A mesh delivery system for sacral colpopexy and other procedures involving surgical mesh is disclosed. The system uses a mesh stabilizer (30) that is introduced in a compressed configuration through a surgical port into the abdomen, and a vaginal probe (10) (inserted through the vagina) with a magnetic or non-magnetic head that engages with the mesh stabilizer (30), anchoring it in position. The mesh stabilizer (30) employs a pseudoelastic shape memory alloy, and folds compact to deliver multiple mesh straps or a single Y-shaped surgical mesh in a streamlined configuration into the abdomen for facilitating the sacral colpopexy procedure. After delivery, the stabilizer (30) expands to a functional configuration where it interfaces with the probe (10) head and stabilizes and adjustably feeds the mesh strap(s) in preparation for fixation to the vaginal muscularis while maintaining stabilization of the mesh on the vaginal muscularis and while keeping excess mesh from obscuring the surgeons view. After fixation of the mesh to the vaginal muscularis, the stabilizer can be removed back through the surgical port.

Description

    CROSS-REFERENCE TO RELATED APPLICATIONS
  • The present application derives priority from U.S. Provisional Patent Application 61/638,256 filed 25 Apr. 2012, and is a continuation-in-part of U.S. application Ser. No. 12/973,189 filed 20 Dec. 2010.
  • BACKGROUND OF THE INVENTION
  • 1. Field of the Invention
  • The present invention relates to medical methods and devices for performing sacral colpopexy.
  • 2. Background Art
  • The sacral colpopexy operation is designed to recreate support to the upper vagina by attaching straps of permanent synthetic mesh to the upper anterior and posterior vaginal walls and then suspending the other end of the straps on the anterior surface of the sacrum. This operation is one of many operations described for the correction of pelvic organ prolapse but is considered the gold standard for correction of prolapse of the upper vagina. See, for example, “Long-Term Success of Abdominal Sacral Colpopexy Using Synthetic Mesh”, Culligan et al. Am J Obstet Gynecol (December 2002). This operation can be done either for correction of vaginal vault prolapse in patients who have previously undergone hysterectomy or can be done at the time of hysterectomy in patients with uterine prolapse.
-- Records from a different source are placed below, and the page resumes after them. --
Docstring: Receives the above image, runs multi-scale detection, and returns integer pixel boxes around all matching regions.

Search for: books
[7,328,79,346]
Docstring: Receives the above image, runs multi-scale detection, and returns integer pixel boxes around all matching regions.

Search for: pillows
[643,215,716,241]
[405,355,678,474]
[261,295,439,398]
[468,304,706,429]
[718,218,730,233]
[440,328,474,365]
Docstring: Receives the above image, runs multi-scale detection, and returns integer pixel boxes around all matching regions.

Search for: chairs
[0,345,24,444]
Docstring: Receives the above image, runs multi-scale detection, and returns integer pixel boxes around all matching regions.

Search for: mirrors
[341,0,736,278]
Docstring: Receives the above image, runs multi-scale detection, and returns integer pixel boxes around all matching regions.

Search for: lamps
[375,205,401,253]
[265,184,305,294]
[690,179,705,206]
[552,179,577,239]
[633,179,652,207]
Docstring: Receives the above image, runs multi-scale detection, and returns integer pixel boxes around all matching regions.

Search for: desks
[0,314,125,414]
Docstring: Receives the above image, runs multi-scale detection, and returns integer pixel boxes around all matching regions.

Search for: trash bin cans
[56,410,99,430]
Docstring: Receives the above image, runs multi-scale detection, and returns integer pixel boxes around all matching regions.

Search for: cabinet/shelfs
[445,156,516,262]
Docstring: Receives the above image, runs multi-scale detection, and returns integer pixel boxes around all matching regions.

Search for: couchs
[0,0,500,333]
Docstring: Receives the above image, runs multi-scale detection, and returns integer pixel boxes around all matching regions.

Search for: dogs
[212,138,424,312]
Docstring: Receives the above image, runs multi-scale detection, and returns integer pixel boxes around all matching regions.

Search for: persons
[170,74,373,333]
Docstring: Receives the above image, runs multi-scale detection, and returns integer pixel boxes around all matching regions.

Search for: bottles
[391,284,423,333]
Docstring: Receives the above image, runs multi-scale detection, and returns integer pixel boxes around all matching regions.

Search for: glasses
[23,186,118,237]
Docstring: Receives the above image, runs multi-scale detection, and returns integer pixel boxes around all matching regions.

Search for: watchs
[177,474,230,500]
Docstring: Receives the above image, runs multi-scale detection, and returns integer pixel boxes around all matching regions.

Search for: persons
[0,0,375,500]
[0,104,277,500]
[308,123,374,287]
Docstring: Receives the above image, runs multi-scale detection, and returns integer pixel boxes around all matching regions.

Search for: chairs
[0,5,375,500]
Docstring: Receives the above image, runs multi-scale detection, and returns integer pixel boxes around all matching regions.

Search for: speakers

In the latter case, many physicians prefer to perform supracervical hysterectomy because of data suggesting that mesh related complications are less likely in cases of supracervical compared with total hysterectomy.
  • The sacral colpopexy operation was first described as being done through a large incision in the abdominal wall (laparotomy) and is still predominantly done in that manner.
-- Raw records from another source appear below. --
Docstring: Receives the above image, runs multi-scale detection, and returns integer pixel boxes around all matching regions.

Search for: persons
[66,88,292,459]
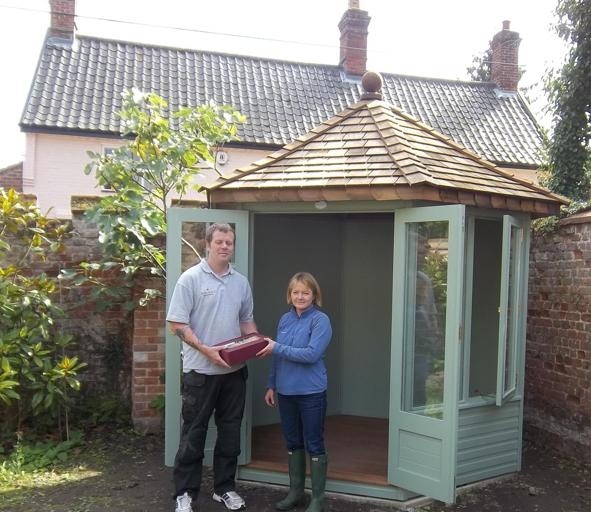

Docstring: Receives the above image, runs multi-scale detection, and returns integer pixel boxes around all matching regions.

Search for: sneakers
[213,491,247,510]
[174,492,194,512]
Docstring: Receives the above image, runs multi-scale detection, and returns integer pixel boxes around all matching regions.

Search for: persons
[166,222,260,512]
[255,271,331,512]
[413,273,442,408]
[417,234,439,336]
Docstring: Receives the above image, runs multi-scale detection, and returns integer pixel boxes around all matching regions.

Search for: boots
[275,448,306,511]
[306,454,328,512]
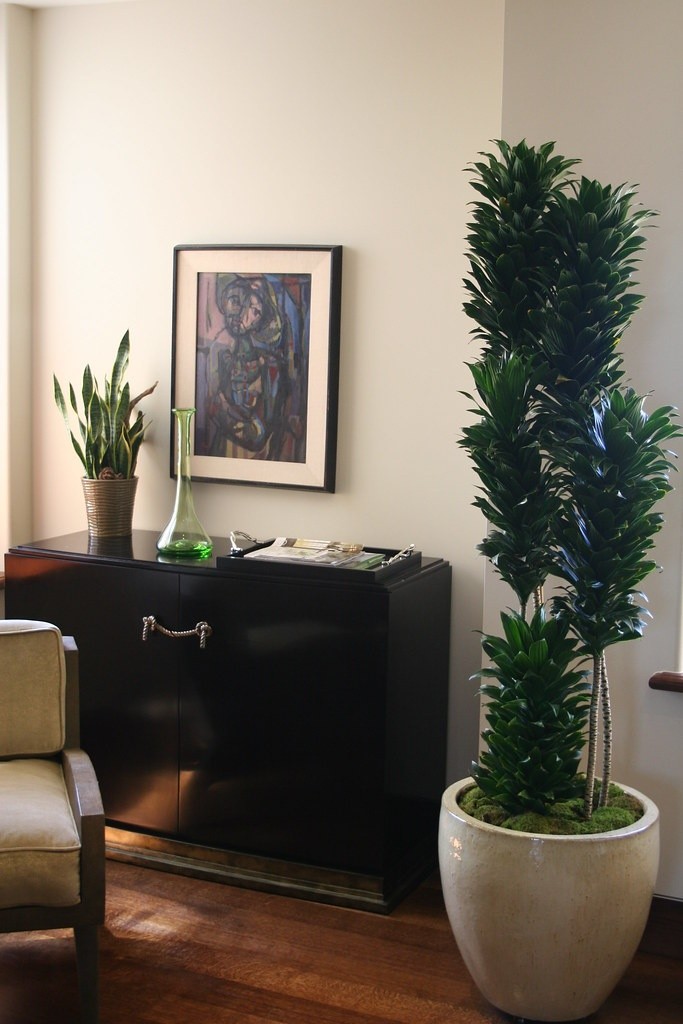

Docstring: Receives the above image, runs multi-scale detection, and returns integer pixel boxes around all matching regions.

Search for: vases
[157,408,213,557]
  • FIG. 1 is a diagrammatic illustration of the surgery, which is usually performed under general anesthesia. An incision is made in the lower abdomen. The bladder and rectum are freed from the vagina and permanent mesh is secured to the sacrum (upper tailbone) to support the front and back wall of the vagina. The mesh is sutured to the vagina. The peritoneum (lining of the abdominal cavity) is closed over the mesh. There is growing interest in performing this operation via less invasive approaches, such as laparoscopy or robot-assisted laparoscopic surgery, but existing vaginal probes, surgical instruments and mesh configurations are not well-suited for this.
  • There are a variety of vaginal probes designed for use in treating disorders of the female pelvic floor such as pelvic organ prolapse, urinary incontinence, and sexual dysfunction.
  • For example, U.S. Pat. No. 6,741,895 to Gafni et al. (Medoc Ltd.) issued May 25, 2004 shows a vaginal probe and method for stimulation of the nerves of the vagina with the purpose of testing their reaction to stimuli in the hope of defining, and treating sexual dysfunction in women. A balloon structure is used to provide tactile stimuli. When the balloon is inflated, these projections poke into the vagina.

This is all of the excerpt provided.